* [The task]:
Reproduce each line of the listing exactly.

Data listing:
● ● ● ● ●

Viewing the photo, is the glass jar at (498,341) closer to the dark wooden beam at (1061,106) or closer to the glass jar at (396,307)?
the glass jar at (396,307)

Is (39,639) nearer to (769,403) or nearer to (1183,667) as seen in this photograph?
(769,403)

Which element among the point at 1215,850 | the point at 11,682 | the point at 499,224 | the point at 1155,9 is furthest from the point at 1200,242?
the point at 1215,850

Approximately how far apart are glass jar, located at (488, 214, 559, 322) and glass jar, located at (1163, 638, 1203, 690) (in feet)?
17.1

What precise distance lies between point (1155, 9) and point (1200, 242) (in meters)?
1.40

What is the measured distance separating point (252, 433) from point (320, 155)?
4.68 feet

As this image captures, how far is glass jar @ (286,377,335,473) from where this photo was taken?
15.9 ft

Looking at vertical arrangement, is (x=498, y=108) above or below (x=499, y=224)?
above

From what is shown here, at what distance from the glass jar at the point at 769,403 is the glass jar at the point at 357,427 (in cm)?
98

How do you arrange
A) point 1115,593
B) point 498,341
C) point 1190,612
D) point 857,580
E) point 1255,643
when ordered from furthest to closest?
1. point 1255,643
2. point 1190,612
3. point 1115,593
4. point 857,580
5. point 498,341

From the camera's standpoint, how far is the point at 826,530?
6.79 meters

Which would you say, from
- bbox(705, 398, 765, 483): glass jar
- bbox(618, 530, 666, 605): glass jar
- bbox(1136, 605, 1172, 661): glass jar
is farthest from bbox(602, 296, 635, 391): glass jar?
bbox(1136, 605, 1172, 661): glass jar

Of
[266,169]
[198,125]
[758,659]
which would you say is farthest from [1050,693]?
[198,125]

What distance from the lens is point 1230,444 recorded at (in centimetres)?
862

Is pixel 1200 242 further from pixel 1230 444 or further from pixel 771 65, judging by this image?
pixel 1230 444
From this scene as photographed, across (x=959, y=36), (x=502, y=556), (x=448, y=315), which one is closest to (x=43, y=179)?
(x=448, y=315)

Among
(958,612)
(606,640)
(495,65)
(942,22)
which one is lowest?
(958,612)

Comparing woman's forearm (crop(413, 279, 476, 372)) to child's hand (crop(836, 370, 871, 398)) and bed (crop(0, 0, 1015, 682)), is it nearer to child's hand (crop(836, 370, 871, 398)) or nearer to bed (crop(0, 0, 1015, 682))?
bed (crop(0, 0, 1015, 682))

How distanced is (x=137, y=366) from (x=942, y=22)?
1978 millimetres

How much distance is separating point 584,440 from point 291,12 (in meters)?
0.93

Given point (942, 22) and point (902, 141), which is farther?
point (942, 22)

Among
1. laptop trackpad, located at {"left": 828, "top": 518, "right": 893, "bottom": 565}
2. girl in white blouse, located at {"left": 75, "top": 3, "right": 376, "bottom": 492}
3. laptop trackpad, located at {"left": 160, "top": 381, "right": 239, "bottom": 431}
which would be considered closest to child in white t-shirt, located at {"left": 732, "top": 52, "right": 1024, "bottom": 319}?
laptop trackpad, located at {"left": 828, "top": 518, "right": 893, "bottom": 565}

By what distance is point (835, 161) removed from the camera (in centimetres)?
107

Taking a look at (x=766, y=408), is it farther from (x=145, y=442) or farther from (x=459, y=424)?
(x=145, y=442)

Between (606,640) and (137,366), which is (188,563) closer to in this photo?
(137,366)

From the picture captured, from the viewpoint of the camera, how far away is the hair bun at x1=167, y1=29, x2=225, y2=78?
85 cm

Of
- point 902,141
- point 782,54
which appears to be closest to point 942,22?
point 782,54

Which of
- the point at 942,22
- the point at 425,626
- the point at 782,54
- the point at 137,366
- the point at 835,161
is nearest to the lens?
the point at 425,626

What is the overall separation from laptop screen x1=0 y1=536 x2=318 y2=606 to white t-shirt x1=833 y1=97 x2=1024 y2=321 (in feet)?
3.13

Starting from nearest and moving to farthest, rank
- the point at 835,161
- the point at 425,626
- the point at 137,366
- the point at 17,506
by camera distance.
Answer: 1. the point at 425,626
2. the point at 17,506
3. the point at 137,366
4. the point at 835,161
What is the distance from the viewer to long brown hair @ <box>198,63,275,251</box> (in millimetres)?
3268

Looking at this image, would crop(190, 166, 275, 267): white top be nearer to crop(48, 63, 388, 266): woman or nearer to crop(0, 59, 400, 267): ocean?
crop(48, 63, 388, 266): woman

● ● ● ● ●

* [Exercise output]:
Viewing the photo, is the glass jar at (498,341) closer to the dark wooden beam at (1061,106) or closer to the glass jar at (396,307)?
the glass jar at (396,307)

Is (39,639) nearer to (769,403) or nearer to (1183,667) as seen in this photograph?
(769,403)

Which element among the point at 1215,850 | the point at 11,682 | the point at 499,224 | the point at 1155,9 is furthest from the point at 1200,242?
the point at 1215,850

Approximately how far apart are glass jar, located at (488, 214, 559, 322) and glass jar, located at (1163, 638, 1203, 690) (in feet)?
17.1

What precise distance lies between point (1155, 9) and point (1200, 242) (in meters)?
1.40

What is the measured distance separating point (252, 433) from point (320, 155)?
4.68 feet

As this image captures, how far is glass jar @ (286,377,335,473) from where this photo was taken?
15.9 ft

Looking at vertical arrangement, is (x=498, y=108) above or below (x=499, y=224)?
above

From what is shown here, at what distance from the glass jar at the point at 769,403 is the glass jar at the point at 357,427 (in cm)?
98

How do you arrange
A) point 1115,593
B) point 498,341
C) point 1190,612
D) point 857,580
E) point 1255,643
when ordered from furthest to closest?
1. point 1255,643
2. point 1190,612
3. point 1115,593
4. point 857,580
5. point 498,341

From the camera's standpoint, how far is the point at 826,530?
6.79 meters

Which would you say, from
- bbox(705, 398, 765, 483): glass jar
- bbox(618, 530, 666, 605): glass jar
- bbox(1136, 605, 1172, 661): glass jar
is farthest from bbox(602, 296, 635, 391): glass jar?
bbox(1136, 605, 1172, 661): glass jar

Of
[266,169]
[198,125]
[758,659]
which would you say is farthest from [1050,693]?
[198,125]

What distance from the lens is point 1230,444 recorded at (in centimetres)?
862

Is pixel 1200 242 further from pixel 1230 444 or further from pixel 771 65, judging by this image?
pixel 1230 444
From this scene as photographed, across (x=959, y=36), (x=502, y=556), (x=448, y=315), which one is closest to (x=43, y=179)?
(x=448, y=315)

Among
(958,612)
(606,640)
(495,65)
(942,22)
which one is lowest?
(958,612)

Comparing woman's forearm (crop(413, 279, 476, 372)) to child's hand (crop(836, 370, 871, 398)) and bed (crop(0, 0, 1015, 682)), is it nearer to child's hand (crop(836, 370, 871, 398)) or nearer to bed (crop(0, 0, 1015, 682))?
bed (crop(0, 0, 1015, 682))

How distanced is (x=137, y=366) from (x=942, y=22)?
1978 millimetres

How much distance is separating point 584,440 from point 291,12 (in meters)?
0.93

Given point (942, 22) and point (902, 141), which is farther?
point (942, 22)

Among
1. laptop trackpad, located at {"left": 828, "top": 518, "right": 893, "bottom": 565}
2. girl in white blouse, located at {"left": 75, "top": 3, "right": 376, "bottom": 492}
3. laptop trackpad, located at {"left": 160, "top": 381, "right": 239, "bottom": 431}
which would be considered closest to child in white t-shirt, located at {"left": 732, "top": 52, "right": 1024, "bottom": 319}?
laptop trackpad, located at {"left": 828, "top": 518, "right": 893, "bottom": 565}

By what distance is point (835, 161) removed from the camera (in centimetres)?
107

Taking a look at (x=766, y=408), is it farther from (x=145, y=442) or farther from (x=459, y=424)?
(x=145, y=442)

Between (606,640) and (137,366), which is (188,563) closer to in this photo?
(137,366)

From the picture captured, from the viewpoint of the camera, how far away is the hair bun at x1=167, y1=29, x2=225, y2=78?
85 cm

Of
- point 902,141
- point 782,54
which appears to be closest to point 942,22?
point 782,54

Which of
- the point at 942,22
- the point at 425,626
- the point at 782,54
- the point at 137,366
- the point at 835,161
is nearest to the lens?
the point at 425,626

What is the overall separation from laptop screen x1=0 y1=536 x2=318 y2=606 to white t-shirt x1=833 y1=97 x2=1024 y2=321 (in feet)?
3.13

Starting from nearest and moving to farthest, rank
- the point at 835,161
- the point at 425,626
- the point at 137,366
- the point at 17,506
by camera distance.
Answer: 1. the point at 425,626
2. the point at 17,506
3. the point at 137,366
4. the point at 835,161
What is the distance from the viewer to long brown hair @ <box>198,63,275,251</box> (in millimetres)?
3268

Looking at this image, would crop(190, 166, 275, 267): white top be nearer to crop(48, 63, 388, 266): woman or nearer to crop(0, 59, 400, 267): ocean?
crop(48, 63, 388, 266): woman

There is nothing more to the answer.